## LIST OF TASKS
1. Condense the paragraph of the festival article that begins "This is one of the activities" into a shorter version that keeps its main facts.
2. Supply what follows the final line of the festival article.

## EXCERPT
○ ○ ○ ○ ○ ○ ○

1st Hanoi International Film Festival
- Opening film: Arthur 3: The War of the Two Worlds
- Location: Hanoi, Vietnam
- Founded: 2010
- Awards: Best Feature Film: Sandcastle
- Hosted by: Anh Tuấn, Jennifer Phạm, Ngô Mỹ Uyên, Lại Văn Sâm
- Festival date: October 17–21, 2010
- Website: Website

Hanoi International Film Festival chronology
- 2nd Founded

= 1st Hanoi International Film Festival =

The 1st Hanoi International Film Festival, originally known as 1st Vietnam International Film Festival, opened on October 17 and closed on October 21, 2010 at Vietnam National Convention Center, with the slogan "All together make dreams come true" (Vietnamese: "Tất cả cùng nhau biến ước mơ thành hiện thực").

From more than 90 films submitted, the Organizing Committee selected 67 films from 23 countries to attend with a full range of film genres such as: socio-psychological films, action comedies, animated films, historical films and documentaries.

This is one of the activities to celebrate the 1000 Years of Thăng Long - Hanoi. The festival aims to honor Asian cinema, promote cultural exchanges and foster further development cooperation between regional and international filmmakers through the showcase of the latest films by talented directors, especially the ones from Southeast Asian countries.

==Programs==
The following programs were held within the framework of the 1st Vietnam International Film Festival:

Ceremonies:
- Ribbon-cutting ceremony to open the festival, Sunday morning, October 17, at Hanoi Opera House, Hoàn Kiếm District
- Opening ceremony: 20:00, Sunday, October 17 (live broadcast on VTV1), at Vietnam National Convention Center, Từ Liêm District
- Closing ceremony: 20:00, Thursday, October 21 (live broadcast on VTV2), at Vietnam National Convention Center, Từ Liêm District
  - Director Hồng Sến to be honored and In Memoriam

Professional activities at the Hanoi Opera House, Hoàn Kiếm District:
- Photo exhibitions at the front gate area:
  - Introducing the life and outstanding film achievements of People's Artist Hồng Sến (Vietnamese: "Giới thiệu cuộc đời cùng những thành tựu phim ảnh nổi bật của NSND Hồng Sến")

○ ○ ○ ○ ○ ○ ○

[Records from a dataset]
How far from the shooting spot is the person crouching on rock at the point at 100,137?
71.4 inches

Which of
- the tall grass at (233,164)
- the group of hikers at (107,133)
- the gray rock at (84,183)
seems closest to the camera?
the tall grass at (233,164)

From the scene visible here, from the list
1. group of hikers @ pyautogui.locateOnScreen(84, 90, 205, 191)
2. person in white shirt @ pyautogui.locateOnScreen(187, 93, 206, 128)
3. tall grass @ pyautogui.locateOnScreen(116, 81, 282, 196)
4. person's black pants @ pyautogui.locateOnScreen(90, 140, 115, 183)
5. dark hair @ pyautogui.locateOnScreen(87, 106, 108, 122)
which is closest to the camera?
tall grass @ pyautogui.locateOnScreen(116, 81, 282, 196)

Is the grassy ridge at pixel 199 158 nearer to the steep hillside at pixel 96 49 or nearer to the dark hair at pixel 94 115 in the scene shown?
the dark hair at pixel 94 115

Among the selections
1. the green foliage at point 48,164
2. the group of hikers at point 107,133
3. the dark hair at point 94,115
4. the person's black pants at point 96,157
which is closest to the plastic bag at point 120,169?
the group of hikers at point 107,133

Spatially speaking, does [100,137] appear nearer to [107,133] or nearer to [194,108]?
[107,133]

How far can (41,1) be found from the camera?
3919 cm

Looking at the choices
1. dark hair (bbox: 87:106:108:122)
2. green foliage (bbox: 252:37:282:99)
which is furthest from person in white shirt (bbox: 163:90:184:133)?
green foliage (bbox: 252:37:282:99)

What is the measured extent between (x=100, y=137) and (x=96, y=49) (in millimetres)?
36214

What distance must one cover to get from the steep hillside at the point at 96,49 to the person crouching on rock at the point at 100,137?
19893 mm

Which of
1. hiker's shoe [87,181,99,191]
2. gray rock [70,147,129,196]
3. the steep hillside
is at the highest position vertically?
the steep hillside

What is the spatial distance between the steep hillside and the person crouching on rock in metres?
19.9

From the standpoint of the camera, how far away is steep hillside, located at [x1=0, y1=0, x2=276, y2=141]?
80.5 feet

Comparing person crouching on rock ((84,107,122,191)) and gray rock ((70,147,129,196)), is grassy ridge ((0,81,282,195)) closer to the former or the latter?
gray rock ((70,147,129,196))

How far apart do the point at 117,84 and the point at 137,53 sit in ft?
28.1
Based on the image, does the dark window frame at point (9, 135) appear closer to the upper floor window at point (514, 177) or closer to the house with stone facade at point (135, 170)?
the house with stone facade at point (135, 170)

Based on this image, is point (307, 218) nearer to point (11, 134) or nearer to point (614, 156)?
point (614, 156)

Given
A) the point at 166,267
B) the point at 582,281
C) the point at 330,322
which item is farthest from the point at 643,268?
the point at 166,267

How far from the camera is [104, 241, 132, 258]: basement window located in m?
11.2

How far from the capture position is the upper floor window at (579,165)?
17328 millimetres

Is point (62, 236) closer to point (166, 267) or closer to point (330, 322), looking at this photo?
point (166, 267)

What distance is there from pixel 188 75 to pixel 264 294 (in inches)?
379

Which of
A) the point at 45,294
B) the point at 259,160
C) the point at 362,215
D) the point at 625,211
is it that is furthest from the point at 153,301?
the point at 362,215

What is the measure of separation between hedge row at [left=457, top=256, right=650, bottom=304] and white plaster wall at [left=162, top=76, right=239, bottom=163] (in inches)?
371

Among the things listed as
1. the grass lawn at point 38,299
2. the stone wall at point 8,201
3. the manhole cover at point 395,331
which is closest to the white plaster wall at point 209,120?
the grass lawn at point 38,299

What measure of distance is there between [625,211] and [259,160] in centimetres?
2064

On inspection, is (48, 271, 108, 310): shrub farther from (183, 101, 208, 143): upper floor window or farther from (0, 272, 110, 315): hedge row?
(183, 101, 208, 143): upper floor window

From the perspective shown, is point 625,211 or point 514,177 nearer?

○ ○ ○ ○ ○ ○ ○

## OUTPUTS BY TASK
1. The festival was one of the events marking the 1000 Years of Thăng Long - Hanoi. It aimed to honor Asian cinema, promote cultural exchange and strengthen cooperation between regional and international filmmakers by showcasing recent films by talented directors, especially from Southeast Asia.

2.
  - Contemporary Vietnamese Cinema (Vietnamese: "Điện ảnh Việt Nam đương đại")
  - Introducing photos of international film festivals taken and collected by Mr. Kim Dong-ho - Director of Busan International Film Festival (Vietnamese: "Giới thiệu ảnh về các LHP quốc tế được chụp và sưu tầm bởi ông Kim Dong-ho - Giám đốc LHP quốc tế Busan")
- Interactive activities in the Mirror Room:
  - Technology seminar: 3D movie making with cinematographer Barry Braverman (Vietnamese: "Làm phim 3D với nhà quay phim Barry Braverman"), organized by Panasonic Systems Asia Pacific, 10:30 - 12:30, Sunday, October 17
  - Technology seminar: Canon - The solution to minimize the budget for independent films (Vietnamese: "Canon - Giải pháp giảm tối đa kinh phí cho phim độc lập"), Monday morning, October 18
  - Forum: Solutions to enhance Vietnamese film production (Vietnamese: "Giải pháp tăng cường sản xuất phim Việt Nam"), Monday afternoon, October 18
  - Seminar: Vietnam - An attractive environment for film production (Vietnamese: "Việt Nam - Môi trường hấp dẫn sản xuất phim"), Tuesday afternoon, October 19
  - Seminar: Building Vietnam's film industry (Vietnamese: "Xây dựng nền công nghiệp điện ảnh Việt Nam"), Wednesday afternoon, October 20

Movie screenings in theaters:
- Showtimes: October 17 to 21
  - Sunday: all day from 10:00 to 21:00
  - Monday to Thursday: 16:00 to 21:00
- Tickets:
  - Movie tickets start selling in theaters from October 11, 2010; Opening and closing tickets sold from October 11, 2010 at Megastar Cineplex and National Cinema Center.
  - Ticket prices are reduced by 40% compared to weekdays at these 2 cinemas above. Particularly at Platinum Cineplex, ticket prices will be lower on the occasion of the opening of the cinema complex, only 10-20 kVND.
  - Viewers can book movie tickets 2 days in advance or before 11am of that day at movie locations.
  - Locations for information and ticket booking: At the information and ticket desks for guests at the Hanoi Opera House or in cinemas serving the festival.
- Theaters:
  - National Cinema Center: 3rd floor, 87 Láng Hạ Street, Ba Đình District
  - Megastar Cineplex: 6th floor, Hanoi Vincom Building, 191 Bà Triệu Street, Hai Bà Trưng District
  - Platinum Cineplex: 4th floor, The Garden Mễ Trì Building, Từ Liêm District

Outdoor movie screenings and audience exchange with the cast:
- Triple Tap by Derek Yee : 20:00 Monday, October 18, at August Revolution Square, Hoàn Kiếm District

==Juries and advisors==
There are 3 jury panels established for this film festival along with an honorary advisory board.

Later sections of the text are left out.